Write out all of the records below again, substituting "the lens" for every "the camera" and leaving everything else unchanged.
** START THE DATA **
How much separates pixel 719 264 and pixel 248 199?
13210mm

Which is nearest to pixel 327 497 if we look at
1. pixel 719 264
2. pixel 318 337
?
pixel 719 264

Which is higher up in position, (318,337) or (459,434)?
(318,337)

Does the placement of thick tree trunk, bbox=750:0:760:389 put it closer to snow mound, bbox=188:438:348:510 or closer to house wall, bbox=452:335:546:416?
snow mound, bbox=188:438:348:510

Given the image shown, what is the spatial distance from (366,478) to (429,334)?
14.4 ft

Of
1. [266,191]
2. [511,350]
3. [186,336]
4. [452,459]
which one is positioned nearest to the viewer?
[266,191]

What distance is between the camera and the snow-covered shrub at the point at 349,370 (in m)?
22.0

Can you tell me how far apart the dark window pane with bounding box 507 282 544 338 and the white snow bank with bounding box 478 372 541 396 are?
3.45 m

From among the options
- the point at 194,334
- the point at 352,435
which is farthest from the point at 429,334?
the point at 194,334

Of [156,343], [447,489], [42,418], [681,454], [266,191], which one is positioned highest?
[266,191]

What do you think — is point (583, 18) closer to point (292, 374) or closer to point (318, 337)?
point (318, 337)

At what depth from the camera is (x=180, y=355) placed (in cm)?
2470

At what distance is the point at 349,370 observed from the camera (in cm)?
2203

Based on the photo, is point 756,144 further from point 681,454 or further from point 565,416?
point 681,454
** END THE DATA **
# EXERCISE RESPONSE
How much separates pixel 719 264 and pixel 248 199?
13210mm

Which is nearest to pixel 327 497 if we look at
1. pixel 719 264
2. pixel 318 337
?
pixel 719 264

Which is higher up in position, (318,337) or (459,434)?
(318,337)

Does the placement of thick tree trunk, bbox=750:0:760:389 put it closer to snow mound, bbox=188:438:348:510 or closer to house wall, bbox=452:335:546:416?
snow mound, bbox=188:438:348:510

Given the image shown, what is the spatial distance from (366,478) to (429,334)?
14.4 ft

Of
1. [266,191]
2. [511,350]
3. [186,336]
4. [452,459]
which one is positioned nearest to the viewer?
[266,191]

What distance is between the lens and the snow-covered shrub at the point at 349,370 (in m)?
22.0

Can you tell me how far apart the dark window pane with bounding box 507 282 544 338 and the white snow bank with bounding box 478 372 541 396 are?
3.45 m

From among the options
- the point at 194,334
- the point at 352,435
which is farthest from the point at 429,334?
the point at 194,334

Of [156,343], [447,489], [42,418], [681,454], [266,191], which one is positioned highest?
[266,191]

What do you think — is point (583, 18) closer to point (292, 374) or closer to point (318, 337)?
point (318, 337)

At what depth from the lens is (x=180, y=355) placed (in cm)?
2470

At what distance is the point at 349,370 observed from the lens (in cm)?
2203

Based on the photo, is point 756,144 further from point 681,454 or further from point 565,416?
point 681,454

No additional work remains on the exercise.